Ideally, once I have an installer in place, I should be able to tweak MarcEdit’s automated updater so that Mac/Linux users receive notifications and downloads of the current installers.  From there, they would just need to spawn them within their own specific environments.  Easier — I hope so.  And as always, I’ll continue to provide a plan zip file for download, for those folks in environments that don’t allow the installation of software.

Questions, comments — let me know.

–tr

 Posted by at 10:12 am
Apr 132013
 

Sorry folks – apparently a hotfix Microsoft pushed out caused the setup tool I used to corrupt when working with 64-bit systems.  I’ve removed the hotfix and rebuilt both version (32 and 64) of the program and it looks like things are in good shape now.

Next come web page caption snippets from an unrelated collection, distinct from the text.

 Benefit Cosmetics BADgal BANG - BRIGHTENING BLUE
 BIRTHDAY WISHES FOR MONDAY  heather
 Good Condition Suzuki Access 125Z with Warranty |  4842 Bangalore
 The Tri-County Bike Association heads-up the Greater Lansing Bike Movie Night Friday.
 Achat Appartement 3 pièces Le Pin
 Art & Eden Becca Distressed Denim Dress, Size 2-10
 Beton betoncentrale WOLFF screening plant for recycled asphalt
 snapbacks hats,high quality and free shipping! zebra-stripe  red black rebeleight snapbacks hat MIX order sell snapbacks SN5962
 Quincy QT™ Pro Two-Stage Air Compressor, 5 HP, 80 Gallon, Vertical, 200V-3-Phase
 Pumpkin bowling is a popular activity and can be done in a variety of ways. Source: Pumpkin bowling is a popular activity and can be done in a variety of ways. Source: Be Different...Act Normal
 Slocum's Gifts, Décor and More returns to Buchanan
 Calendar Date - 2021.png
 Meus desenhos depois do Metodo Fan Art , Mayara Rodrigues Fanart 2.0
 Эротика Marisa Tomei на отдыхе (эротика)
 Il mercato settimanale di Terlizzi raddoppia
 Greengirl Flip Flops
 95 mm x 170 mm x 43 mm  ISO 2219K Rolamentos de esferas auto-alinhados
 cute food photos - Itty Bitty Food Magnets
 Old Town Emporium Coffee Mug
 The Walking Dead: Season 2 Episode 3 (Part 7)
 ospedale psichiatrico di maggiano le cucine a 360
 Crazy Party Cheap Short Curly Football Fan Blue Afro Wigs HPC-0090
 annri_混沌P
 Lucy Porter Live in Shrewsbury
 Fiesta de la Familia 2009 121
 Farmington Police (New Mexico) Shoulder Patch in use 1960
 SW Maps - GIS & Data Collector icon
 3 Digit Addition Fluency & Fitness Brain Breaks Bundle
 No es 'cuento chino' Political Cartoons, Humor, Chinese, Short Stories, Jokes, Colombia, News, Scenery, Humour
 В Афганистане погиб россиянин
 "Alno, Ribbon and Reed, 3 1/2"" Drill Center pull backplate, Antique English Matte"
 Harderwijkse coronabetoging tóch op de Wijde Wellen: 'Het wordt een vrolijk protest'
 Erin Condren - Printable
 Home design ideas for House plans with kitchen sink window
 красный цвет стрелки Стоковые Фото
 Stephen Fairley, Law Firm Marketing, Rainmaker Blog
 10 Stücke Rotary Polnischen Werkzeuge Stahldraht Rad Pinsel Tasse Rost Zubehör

If you tried updating today and had trouble, give it another go.  If you updated and didn’t have trouble, you should be fine (though you’ll be prompted to update again).

Sorry about that folks.

–tr

 Posted by at 3:25 pm
Apr 132013
 

So, I’ve been having a few more questions asking about how to setup MarcEdit on Linux and a Mac.  In general, the program works very well on both platforms, but takes a bit of know-how to get them running.  This is primarily due to the Z39.50 components that I link to.  On Linux, installation is very straightforward – on a Mac, the easiest process I’ve found is using Mac Ports – but it can take as long as an hour to install all the dependencies.  Given that Z39.50 is becoming less and less important as a protocol – I’ve worked out a process so that the program can essentially turn off these components by default when installed on non-Windows systems.  To that end, I’m reworking the zip download, and then will be looking at how I can make an installer that can be used on non-Windows platforms to make the installation a little bit easier.  On linux, I don’t think this will be all that difficult (I work primarily in a Windows/Linux environment) – on a Mac, it might take me just a little bit longer because I simply don’t use the platform often. 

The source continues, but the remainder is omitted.